Using Image Analogies for Rapid Generation of Terrain for Simulations, 07-R9698Printer Friendly Version
Inclusive Dates: 04/01/07 10/01/08
Background - While daytime, summer imagery for terrain databases for simulations are widely available, there is a shortage of nighttime and seasonal (fall, winter) terrain imagery. Furthermore, most nighttime terrain is simulated using "light points," i.e., glowing dots placed to indicate man-made structures. While this suggests nighttime lighting, it in fact is not very realistic, as it fails to show large lit areas such as baseball diamonds or well-lit "ribbons" of road. For this project, a potential method for quickly and easily generating terrain imagery by manipulating summertime imagery was investigated.
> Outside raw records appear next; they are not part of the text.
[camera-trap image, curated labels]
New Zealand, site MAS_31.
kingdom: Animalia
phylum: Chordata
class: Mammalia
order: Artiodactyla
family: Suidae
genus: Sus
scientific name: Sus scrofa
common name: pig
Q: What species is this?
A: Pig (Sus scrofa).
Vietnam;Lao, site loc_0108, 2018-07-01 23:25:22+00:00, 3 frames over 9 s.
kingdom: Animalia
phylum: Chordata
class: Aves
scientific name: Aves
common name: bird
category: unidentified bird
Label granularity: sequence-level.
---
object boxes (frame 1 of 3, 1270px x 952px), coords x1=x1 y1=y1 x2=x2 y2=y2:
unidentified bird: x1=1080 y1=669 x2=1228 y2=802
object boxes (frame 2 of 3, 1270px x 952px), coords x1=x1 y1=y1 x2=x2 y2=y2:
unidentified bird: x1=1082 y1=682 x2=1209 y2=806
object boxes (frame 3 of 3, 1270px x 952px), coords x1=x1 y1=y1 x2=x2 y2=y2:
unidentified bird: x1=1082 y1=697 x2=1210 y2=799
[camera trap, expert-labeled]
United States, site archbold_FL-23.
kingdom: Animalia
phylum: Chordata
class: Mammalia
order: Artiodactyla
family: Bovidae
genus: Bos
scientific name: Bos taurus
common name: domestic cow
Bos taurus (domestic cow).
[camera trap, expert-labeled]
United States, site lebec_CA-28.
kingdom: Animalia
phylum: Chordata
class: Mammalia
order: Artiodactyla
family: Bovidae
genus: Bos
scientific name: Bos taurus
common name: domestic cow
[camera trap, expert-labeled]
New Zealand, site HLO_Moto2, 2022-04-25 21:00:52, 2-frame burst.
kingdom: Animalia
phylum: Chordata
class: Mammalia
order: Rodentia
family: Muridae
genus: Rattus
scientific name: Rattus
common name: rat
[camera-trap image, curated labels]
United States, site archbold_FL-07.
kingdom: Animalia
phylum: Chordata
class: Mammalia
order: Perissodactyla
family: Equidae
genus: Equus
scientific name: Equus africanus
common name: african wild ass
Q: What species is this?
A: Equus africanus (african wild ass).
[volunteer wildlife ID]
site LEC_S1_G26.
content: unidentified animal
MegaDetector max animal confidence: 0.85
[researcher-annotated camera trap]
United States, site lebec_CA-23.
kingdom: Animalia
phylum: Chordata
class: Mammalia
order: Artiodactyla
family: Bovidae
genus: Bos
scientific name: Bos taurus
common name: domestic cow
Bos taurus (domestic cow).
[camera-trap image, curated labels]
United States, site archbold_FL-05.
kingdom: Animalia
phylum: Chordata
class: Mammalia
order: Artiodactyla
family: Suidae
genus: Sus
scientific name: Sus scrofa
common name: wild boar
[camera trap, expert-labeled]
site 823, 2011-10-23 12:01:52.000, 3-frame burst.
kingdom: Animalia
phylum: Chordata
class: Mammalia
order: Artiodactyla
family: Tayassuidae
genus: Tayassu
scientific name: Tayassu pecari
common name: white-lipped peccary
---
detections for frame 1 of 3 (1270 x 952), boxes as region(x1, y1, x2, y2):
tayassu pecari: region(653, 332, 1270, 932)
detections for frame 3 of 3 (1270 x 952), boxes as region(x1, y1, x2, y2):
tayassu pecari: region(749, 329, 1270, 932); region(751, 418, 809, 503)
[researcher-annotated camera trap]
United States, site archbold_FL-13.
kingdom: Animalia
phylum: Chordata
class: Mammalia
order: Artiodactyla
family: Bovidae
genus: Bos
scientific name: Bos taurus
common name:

Approach - Image Analogies (IA), a method for constructing generalized filters from training images, was used to generate terrain imagery. The IA algorithm derives a filter by comparing two images and determining the modifications that must be made to the first "unfiltered" training image to produce the second "filtered" training image. IA algorithms are then used to apply the derived filter to subsequent images to produce the same basic effect. The IA process has previously been demonstrated to work well on relatively simple filters, but previous implementations were too slow to be practical for large amounts of imagery. An attempt to speed up the algorithm was made by performing the bulk of processing on the Graphics Processing Unit (GPU) on commercially-available computer graphics cards.
Accomplishments - A partial IA implementation was developed that works on very small images. However, due to GPU memory management limitations, the GPU implementation was no faster than previous implementations which used the Central Processing Unit (CPU). As the GPU and CPU become more tightly integrated and GPU programming libraries improve, the GPU IA approach will become feasible.